┏━━

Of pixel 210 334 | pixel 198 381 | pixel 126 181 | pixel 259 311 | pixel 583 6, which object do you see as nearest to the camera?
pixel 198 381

┗━━
┏━━

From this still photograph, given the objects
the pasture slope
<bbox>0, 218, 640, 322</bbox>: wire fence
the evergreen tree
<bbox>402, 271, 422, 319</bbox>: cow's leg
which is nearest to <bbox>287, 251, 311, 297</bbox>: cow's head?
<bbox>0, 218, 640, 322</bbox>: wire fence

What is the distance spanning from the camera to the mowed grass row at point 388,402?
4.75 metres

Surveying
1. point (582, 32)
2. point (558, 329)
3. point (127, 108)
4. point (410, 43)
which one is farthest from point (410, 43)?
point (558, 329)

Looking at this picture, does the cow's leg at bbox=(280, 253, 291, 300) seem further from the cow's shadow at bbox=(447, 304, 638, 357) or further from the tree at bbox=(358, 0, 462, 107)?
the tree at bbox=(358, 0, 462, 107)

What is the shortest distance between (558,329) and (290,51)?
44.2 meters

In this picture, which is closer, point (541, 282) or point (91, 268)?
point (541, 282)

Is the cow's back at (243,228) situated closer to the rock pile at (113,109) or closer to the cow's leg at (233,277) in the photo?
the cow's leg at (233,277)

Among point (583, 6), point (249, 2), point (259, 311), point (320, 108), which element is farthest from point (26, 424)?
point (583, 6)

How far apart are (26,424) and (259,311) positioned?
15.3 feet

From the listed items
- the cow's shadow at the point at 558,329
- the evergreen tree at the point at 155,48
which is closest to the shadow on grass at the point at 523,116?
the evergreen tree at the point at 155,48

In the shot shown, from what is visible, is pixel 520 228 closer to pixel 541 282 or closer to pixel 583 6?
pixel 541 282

┗━━

> [SET PROBLEM]
Rewrite the records starting with the line that contains "Looking at this" and going on through the line that contains "44.2 meters", swapping "shortest distance" for "straight-line distance" and leaving everything else unchanged.

> [SOLUTION BELOW]
Looking at this picture, does the cow's leg at bbox=(280, 253, 291, 300) seem further from the cow's shadow at bbox=(447, 304, 638, 357) or further from the tree at bbox=(358, 0, 462, 107)?
the tree at bbox=(358, 0, 462, 107)

What is the straight-line distance between (558,329) and (290,51)?
44.2 meters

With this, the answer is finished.